【トップインタビュー2021】東拓工業
太田九州夫社長
時代とともに進化遂げる
「サスティナブル」を強く意識
今年の4月1日、東拓工業の新しいトップに就任した太田九州夫社長。長瀬産業の出身であり、東拓工業には過去、社外取締役として経営の一端に携わってきた。両社の事情に精通した人物であり、その観察眼によって企業としての改善点などを断定。部分的な見直しから、全体的な体制の調和を広げることで企業としての利得を高める。環境面に対する関心も高く、特にクリーンエネルギーに対する取り組みには意欲的。時代とともに進化を遂げる企業として、技術開発や人材育成と同様に、環境への企業責任の重要性を重視している。強い信念の下、東拓工業の経営のかじ取りを行う太田社長に話を聞いた。
【社長の立場で見た東拓工業の印象は】
長瀬産業では、さまざまな事業でいくつものビジネスの進め方を経験してきた。かねてより、東拓工業の非常勤取締役ではあったが、この度、社長という立場になり東拓工業の企業の特質を深く知ることとなった。トップとして、改めて企業像を俯瞰すると、強い財務体質を備えた立派な会社だ、ということを再認識した。長い歴史からくる業界でのポジションもさることながら、社内を見ると「モノづくり」にこだわる生産や技術力の高さ、さまざまなノウハウの蓄積、営業も含めた豊富な人材と、今後の取り組み方次第で高い将来性があると感じており、非常に期待している。
【これからの展開とさらなる飛躍に向けては】
豊田前社長(現取締役会長)の方針を踏襲し、経営を進めていく。ただし、その方向性に修正の必要を感じた場合は、思い切った軌道修正を図ることもある。豊田会長には、業界に対する活動や営業面を中心に担当してもらい、自分は社内ごとに軸足を置く。当社の強みを支える要素の一つとして人材の優秀さがある。営業、技術、製造など個々の組織として実力を持っているが、互いの連携が不足しているために十分な力を発揮できていない印象がある。例えば営業が大きな受注案件を得た際は、製造として十分なバックアップ体制を取るなど、仕事としては全員が同じベクトルに沿って結果を残すことが全体の総合力アップにつながる。

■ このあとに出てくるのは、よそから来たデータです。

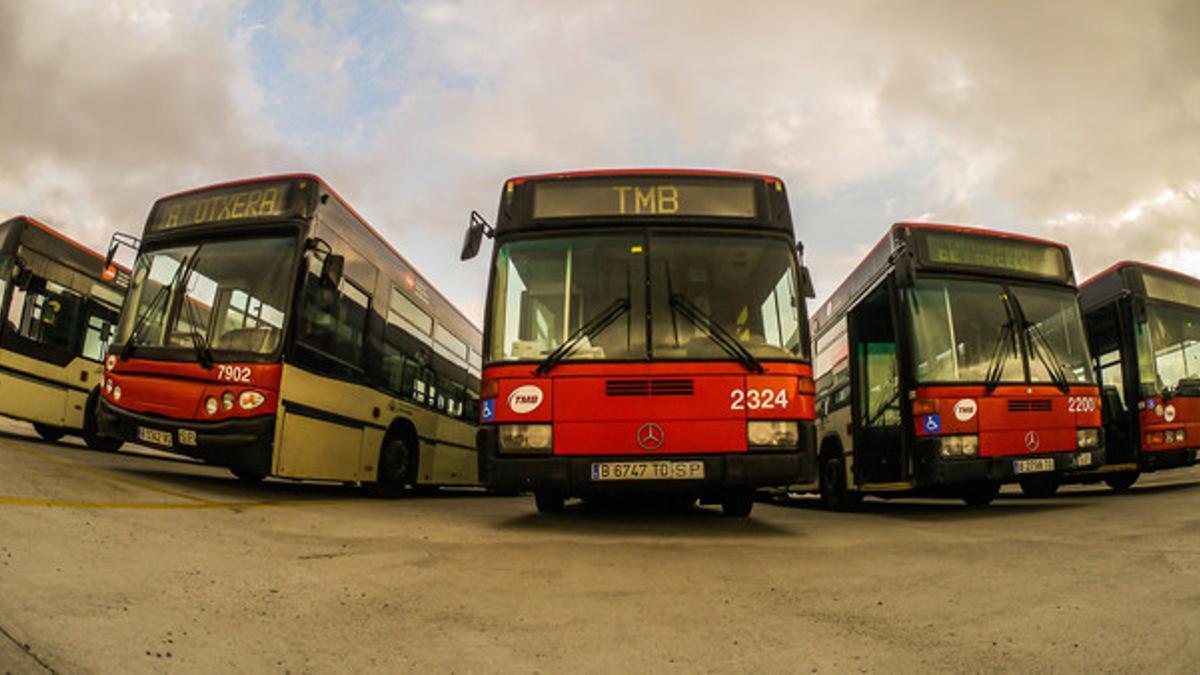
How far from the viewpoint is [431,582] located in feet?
10.7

実際の取り組みとしては、組織間において横串を入れるため、各部門間にまたがる会議を定期的に開催しており、現体制を尊重しながら新たな仕組みづくりも進め、両輪によって組織力の向上を図る方策を練っている。プロジェクトチームを組織して、全社的な課題に対しトータルソリューションのノウハウを新たに構築したい。
【現在の課題と、それに対する対応は】
販売面は堅調を維持しているが、原材料が軒並み高騰しており、物流費についても上昇傾向が続いている。自助努力で持ちこたえてはいるものの、努力の限界を迎えた場合は値上げという選択肢もあり、取引先との交渉に入らざるを得ない場面も想定される。

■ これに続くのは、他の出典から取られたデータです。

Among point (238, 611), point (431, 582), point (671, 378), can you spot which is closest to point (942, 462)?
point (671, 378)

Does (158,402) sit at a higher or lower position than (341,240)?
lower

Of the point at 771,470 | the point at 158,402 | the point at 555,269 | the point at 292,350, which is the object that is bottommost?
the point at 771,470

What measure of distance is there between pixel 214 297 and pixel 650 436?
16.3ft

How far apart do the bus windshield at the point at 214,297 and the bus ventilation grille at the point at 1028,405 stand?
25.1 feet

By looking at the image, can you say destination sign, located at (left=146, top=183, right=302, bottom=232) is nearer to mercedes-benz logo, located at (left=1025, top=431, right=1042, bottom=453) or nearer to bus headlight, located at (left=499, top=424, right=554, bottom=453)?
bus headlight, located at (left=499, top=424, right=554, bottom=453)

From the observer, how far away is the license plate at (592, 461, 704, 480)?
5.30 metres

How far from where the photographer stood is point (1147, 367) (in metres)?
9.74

なお人件費に関しては、コストとは違った観点で見定めており、人事制度の変更によって生産現場の待遇改善を図った。一時的にはコストアップとなるが、メンバーのモチベーションと一体感が上がることを期待している。社内のコミュニケーションを高めるため、会社メンバーとの面談の回数を増やし、会社方針の説明などを行った。逆に現場からのリクエストや提案が多く寄せられ、仕事に対する気持ちが前向きに転じているように感じられる。提案制度を導入したが、以前よりも女性からの意見が聞かれるようになり、社内でいいムードが形成されるようになった。今後、これらを経営層が真しに対応していくことが求められる。

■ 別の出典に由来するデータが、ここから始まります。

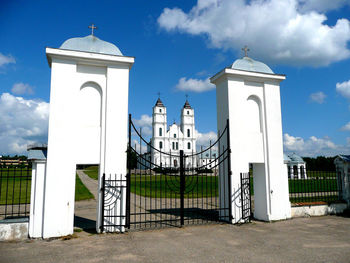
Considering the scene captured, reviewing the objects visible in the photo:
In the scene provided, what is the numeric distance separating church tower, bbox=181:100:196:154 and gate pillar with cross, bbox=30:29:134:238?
59.4 meters

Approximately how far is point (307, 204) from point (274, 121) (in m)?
3.53

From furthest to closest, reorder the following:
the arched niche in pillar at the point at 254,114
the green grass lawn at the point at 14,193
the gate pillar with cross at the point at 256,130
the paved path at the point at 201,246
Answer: the arched niche in pillar at the point at 254,114, the gate pillar with cross at the point at 256,130, the green grass lawn at the point at 14,193, the paved path at the point at 201,246

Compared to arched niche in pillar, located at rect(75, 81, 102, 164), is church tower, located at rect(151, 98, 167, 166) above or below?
above

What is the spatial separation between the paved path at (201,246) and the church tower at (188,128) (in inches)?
2331

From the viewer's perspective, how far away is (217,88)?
9367 millimetres

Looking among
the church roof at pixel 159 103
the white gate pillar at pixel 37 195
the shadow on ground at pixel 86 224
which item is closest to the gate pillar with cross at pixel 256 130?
the shadow on ground at pixel 86 224

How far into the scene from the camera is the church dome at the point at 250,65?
356 inches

【この4月からスタートした新・中期経営計画について】
計画の内容については、定量目標と同時に企業としての中身の進化に軸足を置いている。企業価値を高める方向性を強く出しており、モノづくりを行う上で「サスティナブル」という観点を強く意識している。
ESG、SDGsという重要な課題に対し、当社が取れる選択肢は①「使用する原材料」を環境に良いものに変更していく②「販売した製品」のリサイクルなどへの取り組み③「製品を生産する」際に使用するエネルギーをクリーンエネルギーに変更していく、という三つが可能性が高いと考えており、東拓工業の力量に合ったレベルから積極的に進めていきたい。長瀬産業出身の社長の役割として、両社の協業の推進がある。長瀬産業が持つグローバルなネットワークや各業界、顧客とのコネクション、またR&Dなどの技術開発力、そして異業種ではあるが製造メーカー各社との情報共有を、東拓工業のビジネスモデルにいかに取り込むのかが課題である。逆に、東拓工業の土木・建築におけるネットワークを長瀬グループで有効活用できる可能性もあると感じている。コロナ禍で明らかになった人々の生活基盤である「衣食住」という重要な部分の「住」に関して、長瀬グループで最も近いのは、東拓工業であり、この分野で存在感を発揮したい。
【今後の意気込みと理想とする企業像とは】
これまで取り組んできた「土木、電設、工業」の事業路線を着実に推し進め、各分野のポジションを上げることで、より存在感を放つ企業に成長させていきたい。これは、単に現状路線を踏襲するということではなく、それぞれの分野の市場ニーズに合わせた新製品の開発など、新たな提案を継続的に出し続けることができなければ実現しない。そのためには、営業が市場ニーズをどん欲に集め、技術陣がそれを具体化し、製造がきちんとつくり上げるという、それぞれの力を結集する「創」「作」「売」のベクトルを確実に回さなくてはならない。「誠実に正道を歩む」という言葉があるが、これは「目先の利益だけを追わず、まじめにやるべきことをやる」という精神であり、長瀬産業が180年以上も続いてきた原点の考え方である。ぜひ、東拓の社内にも浸透させたいと思っている。東拓工業は来年創業70周年を迎える。次の5年、10年に向けて、今打つべき手は打っておきたい。生産現場のアナログ↓自動化や、クリーンエネルギーの活用などの先行投資も進め、次の飛躍に向けての準備を進める。